Horsorion

Horsorion

Methodology · Point-in-Time

Point-in-Time data storage

Every racecard field, rating change, and odds snapshot is stored under point-in-time (PIT) discipline. When researchers replay historical models, they only see what was publicly visible at that timestamp — eliminating look-ahead bias.

Why it matters

Many race-card fields (rating, draw, jockey, weight, scratchings) are revised multiple times before a race. Back-testing on the final cleaned version implicitly assumes the model could see those revisions in advance — every result will be optimistically biased.

Storage model

Each mutable table (racecard, ratings, odds_snapshots, scratchings) is stored bi-temporally:

  • valid_from / valid_to — the period during which the recorded fact was true.
  • recorded_at — when Horsorion ingested the row (system clock).

Asking "what did the racecard look like 5 minutes before the off?" becomes:

sql
SELECT *
FROM racecard
WHERE race_id = 'ST-241110-08'
  AND valid_from <= jump_time - INTERVAL '5 minutes'
  AND (valid_to IS NULL OR valid_to > jump_time - INTERVAL '5 minutes')
  AND recorded_at <= jump_time - INTERVAL '5 minutes'
ORDER BY horse_no;

Change tracking

Every racecard, rating, or odds revision is written as a new row — Horsorion never overwrites.
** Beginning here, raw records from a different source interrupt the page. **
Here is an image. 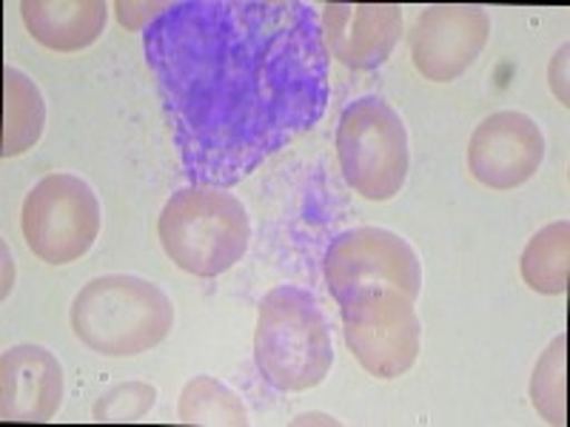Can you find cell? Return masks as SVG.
Here are the masks:
<instances>
[{"mask_svg": "<svg viewBox=\"0 0 570 427\" xmlns=\"http://www.w3.org/2000/svg\"><path fill=\"white\" fill-rule=\"evenodd\" d=\"M519 271L531 291L544 297H559L568 291L570 279V222L557 220L539 228L528 240Z\"/></svg>", "mask_w": 570, "mask_h": 427, "instance_id": "cell-15", "label": "cell"}, {"mask_svg": "<svg viewBox=\"0 0 570 427\" xmlns=\"http://www.w3.org/2000/svg\"><path fill=\"white\" fill-rule=\"evenodd\" d=\"M542 160L544 135L525 111H493L468 140V171L493 191L525 186Z\"/></svg>", "mask_w": 570, "mask_h": 427, "instance_id": "cell-10", "label": "cell"}, {"mask_svg": "<svg viewBox=\"0 0 570 427\" xmlns=\"http://www.w3.org/2000/svg\"><path fill=\"white\" fill-rule=\"evenodd\" d=\"M46 103L38 83L20 69H3V157H20L40 142Z\"/></svg>", "mask_w": 570, "mask_h": 427, "instance_id": "cell-14", "label": "cell"}, {"mask_svg": "<svg viewBox=\"0 0 570 427\" xmlns=\"http://www.w3.org/2000/svg\"><path fill=\"white\" fill-rule=\"evenodd\" d=\"M177 419L183 425L203 427H246L248 410L243 399L228 385L214 376H195L180 390Z\"/></svg>", "mask_w": 570, "mask_h": 427, "instance_id": "cell-16", "label": "cell"}, {"mask_svg": "<svg viewBox=\"0 0 570 427\" xmlns=\"http://www.w3.org/2000/svg\"><path fill=\"white\" fill-rule=\"evenodd\" d=\"M323 43L348 69H380L402 38V9L394 3H325Z\"/></svg>", "mask_w": 570, "mask_h": 427, "instance_id": "cell-11", "label": "cell"}, {"mask_svg": "<svg viewBox=\"0 0 570 427\" xmlns=\"http://www.w3.org/2000/svg\"><path fill=\"white\" fill-rule=\"evenodd\" d=\"M337 157L345 182L363 200H394L409 180V129L389 100L360 98L340 115Z\"/></svg>", "mask_w": 570, "mask_h": 427, "instance_id": "cell-5", "label": "cell"}, {"mask_svg": "<svg viewBox=\"0 0 570 427\" xmlns=\"http://www.w3.org/2000/svg\"><path fill=\"white\" fill-rule=\"evenodd\" d=\"M491 18L480 7H428L409 32L414 69L431 83H454L485 49Z\"/></svg>", "mask_w": 570, "mask_h": 427, "instance_id": "cell-9", "label": "cell"}, {"mask_svg": "<svg viewBox=\"0 0 570 427\" xmlns=\"http://www.w3.org/2000/svg\"><path fill=\"white\" fill-rule=\"evenodd\" d=\"M183 166L237 182L312 129L328 100L317 18L297 0H188L146 29Z\"/></svg>", "mask_w": 570, "mask_h": 427, "instance_id": "cell-1", "label": "cell"}, {"mask_svg": "<svg viewBox=\"0 0 570 427\" xmlns=\"http://www.w3.org/2000/svg\"><path fill=\"white\" fill-rule=\"evenodd\" d=\"M71 330L95 354L140 356L175 328L169 294L135 274H104L71 302Z\"/></svg>", "mask_w": 570, "mask_h": 427, "instance_id": "cell-3", "label": "cell"}, {"mask_svg": "<svg viewBox=\"0 0 570 427\" xmlns=\"http://www.w3.org/2000/svg\"><path fill=\"white\" fill-rule=\"evenodd\" d=\"M331 297L343 305L363 285H394L411 299L422 291V262L409 240L389 228L363 226L340 234L323 266Z\"/></svg>", "mask_w": 570, "mask_h": 427, "instance_id": "cell-8", "label": "cell"}, {"mask_svg": "<svg viewBox=\"0 0 570 427\" xmlns=\"http://www.w3.org/2000/svg\"><path fill=\"white\" fill-rule=\"evenodd\" d=\"M157 237L180 271L217 277L246 257L252 220L232 191L212 182H195L166 200L157 217Z\"/></svg>", "mask_w": 570, "mask_h": 427, "instance_id": "cell-2", "label": "cell"}, {"mask_svg": "<svg viewBox=\"0 0 570 427\" xmlns=\"http://www.w3.org/2000/svg\"><path fill=\"white\" fill-rule=\"evenodd\" d=\"M568 52L570 46L564 43L551 60V69H548V80H551V89L557 95V100L562 106H570V95H568Z\"/></svg>", "mask_w": 570, "mask_h": 427, "instance_id": "cell-20", "label": "cell"}, {"mask_svg": "<svg viewBox=\"0 0 570 427\" xmlns=\"http://www.w3.org/2000/svg\"><path fill=\"white\" fill-rule=\"evenodd\" d=\"M104 211L98 195L78 175H49L32 186L20 208V231L46 266H69L98 242Z\"/></svg>", "mask_w": 570, "mask_h": 427, "instance_id": "cell-7", "label": "cell"}, {"mask_svg": "<svg viewBox=\"0 0 570 427\" xmlns=\"http://www.w3.org/2000/svg\"><path fill=\"white\" fill-rule=\"evenodd\" d=\"M63 405V368L43 345H14L0 356V419L49 421Z\"/></svg>", "mask_w": 570, "mask_h": 427, "instance_id": "cell-12", "label": "cell"}, {"mask_svg": "<svg viewBox=\"0 0 570 427\" xmlns=\"http://www.w3.org/2000/svg\"><path fill=\"white\" fill-rule=\"evenodd\" d=\"M171 9V3H135V0H117L115 12L120 27H126L129 32H140V29H149L160 14H166Z\"/></svg>", "mask_w": 570, "mask_h": 427, "instance_id": "cell-19", "label": "cell"}, {"mask_svg": "<svg viewBox=\"0 0 570 427\" xmlns=\"http://www.w3.org/2000/svg\"><path fill=\"white\" fill-rule=\"evenodd\" d=\"M254 363L272 388L303 394L323 383L334 365V342L312 291L279 285L263 297L254 328Z\"/></svg>", "mask_w": 570, "mask_h": 427, "instance_id": "cell-4", "label": "cell"}, {"mask_svg": "<svg viewBox=\"0 0 570 427\" xmlns=\"http://www.w3.org/2000/svg\"><path fill=\"white\" fill-rule=\"evenodd\" d=\"M416 299L394 285H363L343 305L345 345L376 379H400L414 368L422 350Z\"/></svg>", "mask_w": 570, "mask_h": 427, "instance_id": "cell-6", "label": "cell"}, {"mask_svg": "<svg viewBox=\"0 0 570 427\" xmlns=\"http://www.w3.org/2000/svg\"><path fill=\"white\" fill-rule=\"evenodd\" d=\"M20 14L29 34L52 52H80L104 34L109 7L104 0H23Z\"/></svg>", "mask_w": 570, "mask_h": 427, "instance_id": "cell-13", "label": "cell"}, {"mask_svg": "<svg viewBox=\"0 0 570 427\" xmlns=\"http://www.w3.org/2000/svg\"><path fill=\"white\" fill-rule=\"evenodd\" d=\"M568 337L559 334L533 368L531 401L548 425H568Z\"/></svg>", "mask_w": 570, "mask_h": 427, "instance_id": "cell-17", "label": "cell"}, {"mask_svg": "<svg viewBox=\"0 0 570 427\" xmlns=\"http://www.w3.org/2000/svg\"><path fill=\"white\" fill-rule=\"evenodd\" d=\"M157 405V388L149 383H124L106 390L95 401V419L98 421H140Z\"/></svg>", "mask_w": 570, "mask_h": 427, "instance_id": "cell-18", "label": "cell"}]
</instances>
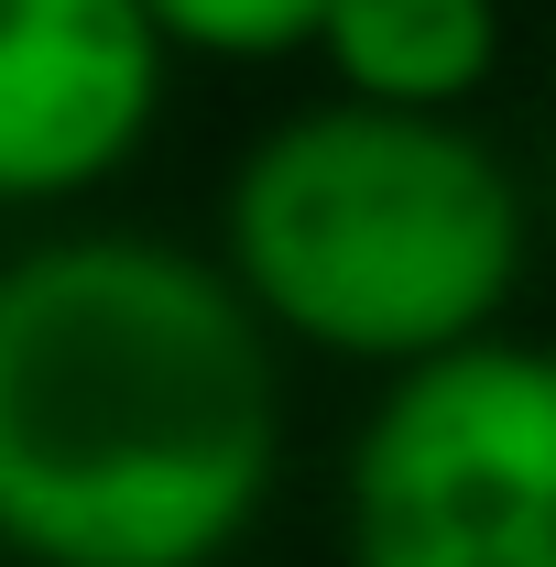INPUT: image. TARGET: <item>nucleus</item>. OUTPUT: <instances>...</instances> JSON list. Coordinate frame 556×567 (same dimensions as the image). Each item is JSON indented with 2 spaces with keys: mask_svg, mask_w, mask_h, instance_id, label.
Returning a JSON list of instances; mask_svg holds the SVG:
<instances>
[{
  "mask_svg": "<svg viewBox=\"0 0 556 567\" xmlns=\"http://www.w3.org/2000/svg\"><path fill=\"white\" fill-rule=\"evenodd\" d=\"M218 567H229V557H218Z\"/></svg>",
  "mask_w": 556,
  "mask_h": 567,
  "instance_id": "7",
  "label": "nucleus"
},
{
  "mask_svg": "<svg viewBox=\"0 0 556 567\" xmlns=\"http://www.w3.org/2000/svg\"><path fill=\"white\" fill-rule=\"evenodd\" d=\"M164 66L142 0H0V208L110 186L164 121Z\"/></svg>",
  "mask_w": 556,
  "mask_h": 567,
  "instance_id": "4",
  "label": "nucleus"
},
{
  "mask_svg": "<svg viewBox=\"0 0 556 567\" xmlns=\"http://www.w3.org/2000/svg\"><path fill=\"white\" fill-rule=\"evenodd\" d=\"M317 11L328 0H142V22L175 55H208V66H284V55H306Z\"/></svg>",
  "mask_w": 556,
  "mask_h": 567,
  "instance_id": "6",
  "label": "nucleus"
},
{
  "mask_svg": "<svg viewBox=\"0 0 556 567\" xmlns=\"http://www.w3.org/2000/svg\"><path fill=\"white\" fill-rule=\"evenodd\" d=\"M524 251V175L470 132V110H382L328 87L317 110H284L218 186V274L274 339L360 371L502 328Z\"/></svg>",
  "mask_w": 556,
  "mask_h": 567,
  "instance_id": "2",
  "label": "nucleus"
},
{
  "mask_svg": "<svg viewBox=\"0 0 556 567\" xmlns=\"http://www.w3.org/2000/svg\"><path fill=\"white\" fill-rule=\"evenodd\" d=\"M339 535L349 567H556V350L481 328L382 371Z\"/></svg>",
  "mask_w": 556,
  "mask_h": 567,
  "instance_id": "3",
  "label": "nucleus"
},
{
  "mask_svg": "<svg viewBox=\"0 0 556 567\" xmlns=\"http://www.w3.org/2000/svg\"><path fill=\"white\" fill-rule=\"evenodd\" d=\"M284 339L218 251L66 229L0 262V557L218 567L284 470Z\"/></svg>",
  "mask_w": 556,
  "mask_h": 567,
  "instance_id": "1",
  "label": "nucleus"
},
{
  "mask_svg": "<svg viewBox=\"0 0 556 567\" xmlns=\"http://www.w3.org/2000/svg\"><path fill=\"white\" fill-rule=\"evenodd\" d=\"M339 99L470 110L502 76V0H328L306 44Z\"/></svg>",
  "mask_w": 556,
  "mask_h": 567,
  "instance_id": "5",
  "label": "nucleus"
}]
</instances>
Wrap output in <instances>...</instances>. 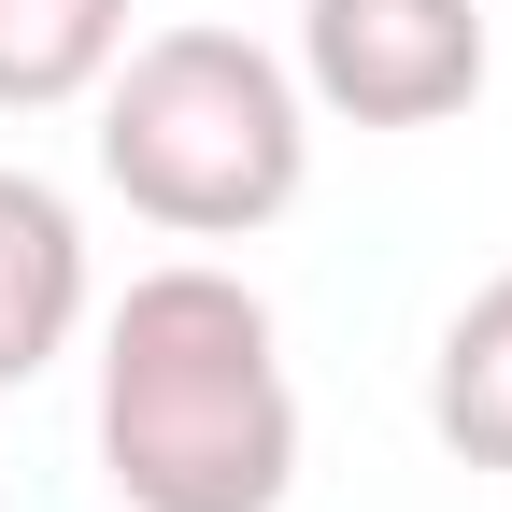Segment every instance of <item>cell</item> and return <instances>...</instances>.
<instances>
[{"label":"cell","mask_w":512,"mask_h":512,"mask_svg":"<svg viewBox=\"0 0 512 512\" xmlns=\"http://www.w3.org/2000/svg\"><path fill=\"white\" fill-rule=\"evenodd\" d=\"M100 484L128 512H285L299 384L242 271L214 256L128 271V299L100 313Z\"/></svg>","instance_id":"1"},{"label":"cell","mask_w":512,"mask_h":512,"mask_svg":"<svg viewBox=\"0 0 512 512\" xmlns=\"http://www.w3.org/2000/svg\"><path fill=\"white\" fill-rule=\"evenodd\" d=\"M86 100H100V185L171 242H256L313 185V100L242 29H143Z\"/></svg>","instance_id":"2"},{"label":"cell","mask_w":512,"mask_h":512,"mask_svg":"<svg viewBox=\"0 0 512 512\" xmlns=\"http://www.w3.org/2000/svg\"><path fill=\"white\" fill-rule=\"evenodd\" d=\"M285 72L342 128H441V114L484 100L498 43H484V0H299Z\"/></svg>","instance_id":"3"},{"label":"cell","mask_w":512,"mask_h":512,"mask_svg":"<svg viewBox=\"0 0 512 512\" xmlns=\"http://www.w3.org/2000/svg\"><path fill=\"white\" fill-rule=\"evenodd\" d=\"M86 214L43 171H0V384H43L86 328Z\"/></svg>","instance_id":"4"},{"label":"cell","mask_w":512,"mask_h":512,"mask_svg":"<svg viewBox=\"0 0 512 512\" xmlns=\"http://www.w3.org/2000/svg\"><path fill=\"white\" fill-rule=\"evenodd\" d=\"M427 427H441V456L512 470V271L456 299V328L427 356Z\"/></svg>","instance_id":"5"},{"label":"cell","mask_w":512,"mask_h":512,"mask_svg":"<svg viewBox=\"0 0 512 512\" xmlns=\"http://www.w3.org/2000/svg\"><path fill=\"white\" fill-rule=\"evenodd\" d=\"M128 57V0H0V114H57Z\"/></svg>","instance_id":"6"}]
</instances>
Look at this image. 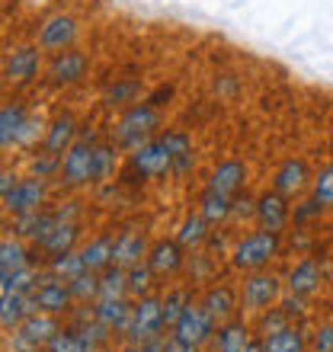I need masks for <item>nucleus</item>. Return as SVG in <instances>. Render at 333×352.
Listing matches in <instances>:
<instances>
[{
  "mask_svg": "<svg viewBox=\"0 0 333 352\" xmlns=\"http://www.w3.org/2000/svg\"><path fill=\"white\" fill-rule=\"evenodd\" d=\"M279 250H282V234L259 228V231L244 234L241 241L234 243L231 263L234 269H244V272H259L276 260Z\"/></svg>",
  "mask_w": 333,
  "mask_h": 352,
  "instance_id": "nucleus-1",
  "label": "nucleus"
},
{
  "mask_svg": "<svg viewBox=\"0 0 333 352\" xmlns=\"http://www.w3.org/2000/svg\"><path fill=\"white\" fill-rule=\"evenodd\" d=\"M160 129V109L158 106H151L148 100L144 102H135V106H129V109L119 116V122H116V144L119 148H141L144 141L158 138L154 131Z\"/></svg>",
  "mask_w": 333,
  "mask_h": 352,
  "instance_id": "nucleus-2",
  "label": "nucleus"
},
{
  "mask_svg": "<svg viewBox=\"0 0 333 352\" xmlns=\"http://www.w3.org/2000/svg\"><path fill=\"white\" fill-rule=\"evenodd\" d=\"M166 320H164V295H144L135 298V311H131V324L125 333V343H151L164 336Z\"/></svg>",
  "mask_w": 333,
  "mask_h": 352,
  "instance_id": "nucleus-3",
  "label": "nucleus"
},
{
  "mask_svg": "<svg viewBox=\"0 0 333 352\" xmlns=\"http://www.w3.org/2000/svg\"><path fill=\"white\" fill-rule=\"evenodd\" d=\"M58 330H61L58 314L36 311L10 333V352H45V346L55 340Z\"/></svg>",
  "mask_w": 333,
  "mask_h": 352,
  "instance_id": "nucleus-4",
  "label": "nucleus"
},
{
  "mask_svg": "<svg viewBox=\"0 0 333 352\" xmlns=\"http://www.w3.org/2000/svg\"><path fill=\"white\" fill-rule=\"evenodd\" d=\"M96 135L87 129H80V138L65 157H61V183L71 186V189H80V186L93 183V154H96Z\"/></svg>",
  "mask_w": 333,
  "mask_h": 352,
  "instance_id": "nucleus-5",
  "label": "nucleus"
},
{
  "mask_svg": "<svg viewBox=\"0 0 333 352\" xmlns=\"http://www.w3.org/2000/svg\"><path fill=\"white\" fill-rule=\"evenodd\" d=\"M215 320L212 314L202 307V301H193V305L183 311V317L176 320L173 327V340H180L183 346H193V349H199V346L212 343L215 340Z\"/></svg>",
  "mask_w": 333,
  "mask_h": 352,
  "instance_id": "nucleus-6",
  "label": "nucleus"
},
{
  "mask_svg": "<svg viewBox=\"0 0 333 352\" xmlns=\"http://www.w3.org/2000/svg\"><path fill=\"white\" fill-rule=\"evenodd\" d=\"M77 36H80V26L71 13H55V16L42 19V26L36 32V45L48 55H58V52H67L74 48Z\"/></svg>",
  "mask_w": 333,
  "mask_h": 352,
  "instance_id": "nucleus-7",
  "label": "nucleus"
},
{
  "mask_svg": "<svg viewBox=\"0 0 333 352\" xmlns=\"http://www.w3.org/2000/svg\"><path fill=\"white\" fill-rule=\"evenodd\" d=\"M129 164L138 170L144 179H158V176H166L173 170V157H170V148H166L164 135L144 141L141 148H135L129 154Z\"/></svg>",
  "mask_w": 333,
  "mask_h": 352,
  "instance_id": "nucleus-8",
  "label": "nucleus"
},
{
  "mask_svg": "<svg viewBox=\"0 0 333 352\" xmlns=\"http://www.w3.org/2000/svg\"><path fill=\"white\" fill-rule=\"evenodd\" d=\"M279 292H282V282H279L272 272L259 269V272H250L244 278V288H241V305L244 311H266L279 301Z\"/></svg>",
  "mask_w": 333,
  "mask_h": 352,
  "instance_id": "nucleus-9",
  "label": "nucleus"
},
{
  "mask_svg": "<svg viewBox=\"0 0 333 352\" xmlns=\"http://www.w3.org/2000/svg\"><path fill=\"white\" fill-rule=\"evenodd\" d=\"M32 298H36V307L45 311V314H67V311H74V305H77L71 285H67L65 278L52 276V272H42Z\"/></svg>",
  "mask_w": 333,
  "mask_h": 352,
  "instance_id": "nucleus-10",
  "label": "nucleus"
},
{
  "mask_svg": "<svg viewBox=\"0 0 333 352\" xmlns=\"http://www.w3.org/2000/svg\"><path fill=\"white\" fill-rule=\"evenodd\" d=\"M39 71H42V48L39 45H17L7 52V61H3L7 84L26 87L39 77Z\"/></svg>",
  "mask_w": 333,
  "mask_h": 352,
  "instance_id": "nucleus-11",
  "label": "nucleus"
},
{
  "mask_svg": "<svg viewBox=\"0 0 333 352\" xmlns=\"http://www.w3.org/2000/svg\"><path fill=\"white\" fill-rule=\"evenodd\" d=\"M90 71V58L77 52V48H67V52H58L52 55V65H48V84L55 87H71L80 84Z\"/></svg>",
  "mask_w": 333,
  "mask_h": 352,
  "instance_id": "nucleus-12",
  "label": "nucleus"
},
{
  "mask_svg": "<svg viewBox=\"0 0 333 352\" xmlns=\"http://www.w3.org/2000/svg\"><path fill=\"white\" fill-rule=\"evenodd\" d=\"M45 205V179L39 176H29V179H19V186L10 195H3V208L10 214H26V212H42Z\"/></svg>",
  "mask_w": 333,
  "mask_h": 352,
  "instance_id": "nucleus-13",
  "label": "nucleus"
},
{
  "mask_svg": "<svg viewBox=\"0 0 333 352\" xmlns=\"http://www.w3.org/2000/svg\"><path fill=\"white\" fill-rule=\"evenodd\" d=\"M257 221L259 228H266V231H276L282 234L286 231V224L292 221V208H288V199L276 189H266V192L257 199Z\"/></svg>",
  "mask_w": 333,
  "mask_h": 352,
  "instance_id": "nucleus-14",
  "label": "nucleus"
},
{
  "mask_svg": "<svg viewBox=\"0 0 333 352\" xmlns=\"http://www.w3.org/2000/svg\"><path fill=\"white\" fill-rule=\"evenodd\" d=\"M311 183H314V179H311V170H308V164L301 157H288L286 164L276 170V176H272V189L282 192L286 199L301 195Z\"/></svg>",
  "mask_w": 333,
  "mask_h": 352,
  "instance_id": "nucleus-15",
  "label": "nucleus"
},
{
  "mask_svg": "<svg viewBox=\"0 0 333 352\" xmlns=\"http://www.w3.org/2000/svg\"><path fill=\"white\" fill-rule=\"evenodd\" d=\"M321 282H324V263L314 260V256H305V260L298 263V266H292V272H288L286 285L292 295H301V298H311L321 288Z\"/></svg>",
  "mask_w": 333,
  "mask_h": 352,
  "instance_id": "nucleus-16",
  "label": "nucleus"
},
{
  "mask_svg": "<svg viewBox=\"0 0 333 352\" xmlns=\"http://www.w3.org/2000/svg\"><path fill=\"white\" fill-rule=\"evenodd\" d=\"M186 247L180 241H158L154 247H151V253H148V266L154 269V276H176L180 269L186 266Z\"/></svg>",
  "mask_w": 333,
  "mask_h": 352,
  "instance_id": "nucleus-17",
  "label": "nucleus"
},
{
  "mask_svg": "<svg viewBox=\"0 0 333 352\" xmlns=\"http://www.w3.org/2000/svg\"><path fill=\"white\" fill-rule=\"evenodd\" d=\"M77 138H80V125H77L74 116H58L52 125L45 129V141H42V148L52 151V154H58V157H65L67 151L77 144Z\"/></svg>",
  "mask_w": 333,
  "mask_h": 352,
  "instance_id": "nucleus-18",
  "label": "nucleus"
},
{
  "mask_svg": "<svg viewBox=\"0 0 333 352\" xmlns=\"http://www.w3.org/2000/svg\"><path fill=\"white\" fill-rule=\"evenodd\" d=\"M164 141H166V148H170V157H173V170H170V173L180 176V179L193 173L195 151H193V138H189V131L170 129V131H164Z\"/></svg>",
  "mask_w": 333,
  "mask_h": 352,
  "instance_id": "nucleus-19",
  "label": "nucleus"
},
{
  "mask_svg": "<svg viewBox=\"0 0 333 352\" xmlns=\"http://www.w3.org/2000/svg\"><path fill=\"white\" fill-rule=\"evenodd\" d=\"M131 311H135V301H129V298H109V301H96V320L109 327L116 336H125V333H129Z\"/></svg>",
  "mask_w": 333,
  "mask_h": 352,
  "instance_id": "nucleus-20",
  "label": "nucleus"
},
{
  "mask_svg": "<svg viewBox=\"0 0 333 352\" xmlns=\"http://www.w3.org/2000/svg\"><path fill=\"white\" fill-rule=\"evenodd\" d=\"M148 253H151V247H148V237L141 231H122L119 237H116V266H122V269H131V266H138V263H144L148 260Z\"/></svg>",
  "mask_w": 333,
  "mask_h": 352,
  "instance_id": "nucleus-21",
  "label": "nucleus"
},
{
  "mask_svg": "<svg viewBox=\"0 0 333 352\" xmlns=\"http://www.w3.org/2000/svg\"><path fill=\"white\" fill-rule=\"evenodd\" d=\"M26 119H29V112H26V102L23 100H7L3 102V109H0V148L3 151L17 148L19 131H23Z\"/></svg>",
  "mask_w": 333,
  "mask_h": 352,
  "instance_id": "nucleus-22",
  "label": "nucleus"
},
{
  "mask_svg": "<svg viewBox=\"0 0 333 352\" xmlns=\"http://www.w3.org/2000/svg\"><path fill=\"white\" fill-rule=\"evenodd\" d=\"M244 183H247V164H244V160H224V164L215 167L212 179H208V189L234 199V195L244 189Z\"/></svg>",
  "mask_w": 333,
  "mask_h": 352,
  "instance_id": "nucleus-23",
  "label": "nucleus"
},
{
  "mask_svg": "<svg viewBox=\"0 0 333 352\" xmlns=\"http://www.w3.org/2000/svg\"><path fill=\"white\" fill-rule=\"evenodd\" d=\"M202 307L212 314L215 324L222 327V324H228V320H234V311H237V295H234L231 285H212V288H205Z\"/></svg>",
  "mask_w": 333,
  "mask_h": 352,
  "instance_id": "nucleus-24",
  "label": "nucleus"
},
{
  "mask_svg": "<svg viewBox=\"0 0 333 352\" xmlns=\"http://www.w3.org/2000/svg\"><path fill=\"white\" fill-rule=\"evenodd\" d=\"M36 298L32 295H0V327L13 333L29 314H36Z\"/></svg>",
  "mask_w": 333,
  "mask_h": 352,
  "instance_id": "nucleus-25",
  "label": "nucleus"
},
{
  "mask_svg": "<svg viewBox=\"0 0 333 352\" xmlns=\"http://www.w3.org/2000/svg\"><path fill=\"white\" fill-rule=\"evenodd\" d=\"M80 256H83L87 272H103V269H109L112 260H116V234H100L96 241H90L83 247Z\"/></svg>",
  "mask_w": 333,
  "mask_h": 352,
  "instance_id": "nucleus-26",
  "label": "nucleus"
},
{
  "mask_svg": "<svg viewBox=\"0 0 333 352\" xmlns=\"http://www.w3.org/2000/svg\"><path fill=\"white\" fill-rule=\"evenodd\" d=\"M250 327L244 320H228V324L218 327V333H215V352H247L250 346Z\"/></svg>",
  "mask_w": 333,
  "mask_h": 352,
  "instance_id": "nucleus-27",
  "label": "nucleus"
},
{
  "mask_svg": "<svg viewBox=\"0 0 333 352\" xmlns=\"http://www.w3.org/2000/svg\"><path fill=\"white\" fill-rule=\"evenodd\" d=\"M77 241H80V224L77 221H61L52 231V237H48L42 247H36V250H42L52 260V256H61V253H71L77 250Z\"/></svg>",
  "mask_w": 333,
  "mask_h": 352,
  "instance_id": "nucleus-28",
  "label": "nucleus"
},
{
  "mask_svg": "<svg viewBox=\"0 0 333 352\" xmlns=\"http://www.w3.org/2000/svg\"><path fill=\"white\" fill-rule=\"evenodd\" d=\"M308 333L301 324H288L266 336V352H308Z\"/></svg>",
  "mask_w": 333,
  "mask_h": 352,
  "instance_id": "nucleus-29",
  "label": "nucleus"
},
{
  "mask_svg": "<svg viewBox=\"0 0 333 352\" xmlns=\"http://www.w3.org/2000/svg\"><path fill=\"white\" fill-rule=\"evenodd\" d=\"M39 278H42V272H39L32 263L17 269V272H3V276H0V295H32L39 285Z\"/></svg>",
  "mask_w": 333,
  "mask_h": 352,
  "instance_id": "nucleus-30",
  "label": "nucleus"
},
{
  "mask_svg": "<svg viewBox=\"0 0 333 352\" xmlns=\"http://www.w3.org/2000/svg\"><path fill=\"white\" fill-rule=\"evenodd\" d=\"M29 263H32V250L26 247V241L23 237H3V243H0V276L17 272Z\"/></svg>",
  "mask_w": 333,
  "mask_h": 352,
  "instance_id": "nucleus-31",
  "label": "nucleus"
},
{
  "mask_svg": "<svg viewBox=\"0 0 333 352\" xmlns=\"http://www.w3.org/2000/svg\"><path fill=\"white\" fill-rule=\"evenodd\" d=\"M138 96H141V80H135V77H122V80H116V84L106 90L103 102H106L109 109H129V106L141 102Z\"/></svg>",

Clients can reconstruct any past moment's snapshot.

Odds-snapshot cadence

Time-series odds are sampled both at a fixed interval (every 10 seconds) and on event triggers (every market move), depending on the chosen delivery profile.

Use cases

  • Historical model back-tests requiring strict leakage prevention.
  • Market microstructure research on tote pools.
  • Machine-learning feature engineering with reproducible snapshots.